Pourquoi Macron se rend-il à Beyrouth ?
Le président français Emmanuel Macron a été le Premier chef d'Etat étranger à se rendre au Liban après la double explosion qui a dévasté Beyrouth. Face à des citoyens en colère contre leur gouvernement, il a soutenu l'idée d'un programme d'aide international en vue de la reconstruction d'un pays en grande difficulté, en soulignant que l'aide devait profiter directement aux personnes. Les éditorialistes ont des évaluations différentes de l'opportunité de son geste.
Un homme lucide
Macron ne se fie pas à la classe dirigeante libanaise, corrompue et démissionnaire, se félicite le quotidien libanais L'Orient-Le Jour :
«Alors accident ou attentat, bombe ou missile, Israël ou le hasard, peu nous chaut ! Voilà à peu près le message que les survivants sinistrés de Beyrouth ont tenté de faire parvenir à Emmanuel Macron et à la communauté internationale. L'Etat libanais, le vrai, n'est pas, ne peut pas être ce monstre qui est en place aujourd'hui. Ignorez-le, contournez-le, faites comme s'il n'existait pas. Et d'abord qu'on ne le laisse surtout pas mener seul l'enquête sur les explosions du 4 août, et que l'aide internationale ne soit pas accordée par son biais. Sur ces derniers points comme sur d'autres, Emmanuel Macron a montré hier soir qu'il avait franchi un pas décisif.»

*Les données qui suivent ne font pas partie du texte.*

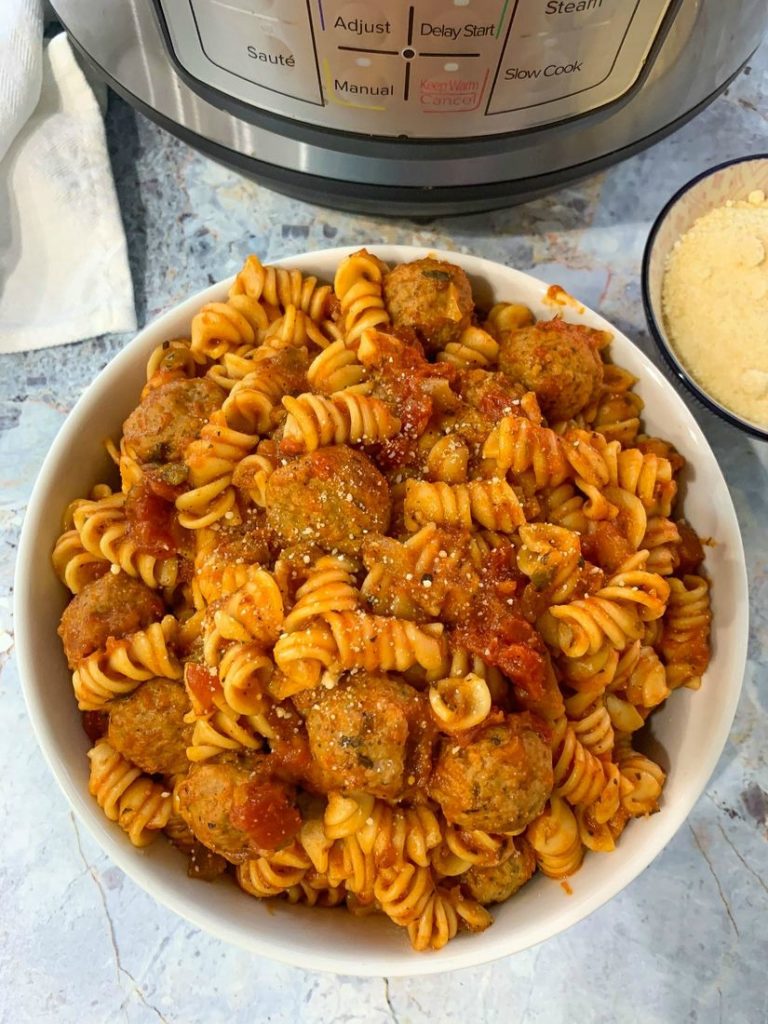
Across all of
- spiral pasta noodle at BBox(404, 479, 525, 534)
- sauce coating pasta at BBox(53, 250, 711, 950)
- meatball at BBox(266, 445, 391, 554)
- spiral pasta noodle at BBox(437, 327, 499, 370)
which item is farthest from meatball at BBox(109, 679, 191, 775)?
spiral pasta noodle at BBox(437, 327, 499, 370)

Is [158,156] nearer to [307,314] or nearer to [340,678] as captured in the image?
[307,314]

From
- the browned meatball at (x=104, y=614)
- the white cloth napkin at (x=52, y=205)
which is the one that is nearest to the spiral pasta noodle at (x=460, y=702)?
the browned meatball at (x=104, y=614)

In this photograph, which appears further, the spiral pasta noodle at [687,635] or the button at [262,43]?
the spiral pasta noodle at [687,635]

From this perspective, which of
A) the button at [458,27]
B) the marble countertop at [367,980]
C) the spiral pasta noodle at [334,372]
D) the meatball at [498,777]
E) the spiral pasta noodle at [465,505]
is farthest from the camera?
the marble countertop at [367,980]

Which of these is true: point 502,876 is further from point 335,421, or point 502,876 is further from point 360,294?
point 360,294

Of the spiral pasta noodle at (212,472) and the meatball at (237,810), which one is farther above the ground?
the spiral pasta noodle at (212,472)

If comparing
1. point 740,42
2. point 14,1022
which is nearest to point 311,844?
point 14,1022

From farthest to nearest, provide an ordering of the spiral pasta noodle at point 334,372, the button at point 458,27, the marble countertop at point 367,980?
the marble countertop at point 367,980
the spiral pasta noodle at point 334,372
the button at point 458,27

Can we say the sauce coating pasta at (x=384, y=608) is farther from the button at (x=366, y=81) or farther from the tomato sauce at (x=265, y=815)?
the button at (x=366, y=81)
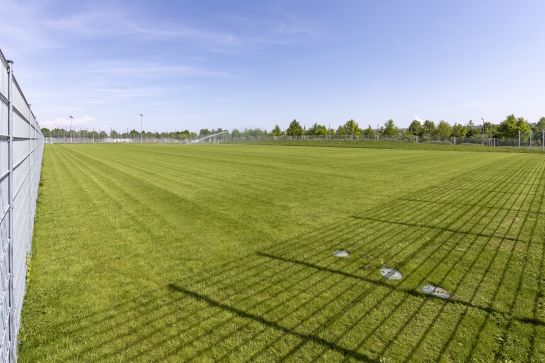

Un signal fort venant de l'Europe
Der Spiegel salue la prestation courageuse de Macron :
«Un président qui se pose en figure forte dans une ancienne colonie fait toujours bonne impression dans la métropole, et Macron ne l'ignore pas. Mais en se rendant si prestement au Liban pour témoigner son soutien à la population, contre des élites honnies, est avant tout un signal fort venant d'Europe. La France est le seul pays de l'UE qui ait une véritable ambition géopolitique et qui la montre à diverses occasions - y compris parfois à mauvais escient, comme le montrent les récentes initiatives menées en cavalier seul en Libye. Il n'en reste pas moins que Macron poursuit une politique extérieure volontaire et qu'il n'hésite pas à assumer un leadership en tant qu'Européen. L'Allemagne pourrait en prendre de la graine.»
Motivé par des considérations stratégiques
La France se tisse un réseau géopolitique pour repousser les velléités hégémoniques de la Turquie en Méditerranée, croit savoir La Repubblica :
«La mission de l'Elysée au Liban coïncide avec l'annonce d'un accord maritime, énergétique et économique entre la Grèce et l'Egypte. Une réponse claire à l'accord sur les frontières maritimes signé l'an dernier entre la Turquie et le gouvernement libyen de Tripoli. Une concomitance qui ne doit probablement rien au hasard : on subodore que la France tire les ficelles en coulisse. Humiliée par la Turquie en Libye, elle est déterminée à répondre à Ankara dans ce Liban qui fut jadis la cour des sultans au Moyen-Orient. On assiste à un 'grand concert' en Méditerranée, avec Paris comme chef d'orchestre.»
Interventionnisme et opération de comm, non merci !
De Morgen se montre consterné par une visite de Macron qu'il juge opportuniste :
«Le président Macron se pavane en héros dans les rues de Beyrouth. La population libanaise cherche auprès de lui la consolation que ses propres dirigeants ne lui apportent pas. Le tableau est assez insolite : une population libanaise portant aux nues le dirigeant de ce pays même dont elle s'était jadis émancipé. ... Une fois les décombres balayés, on verra si la colère du peuple entraînera un changement, ou si le chaos et la destruction redoubleront. Espérons que la Belgique saura réagir de manière plus rapide et plus persuasive. Et qu'elle renoncera à une opération de communication ou à l'interventionnisme comme le fait la France.»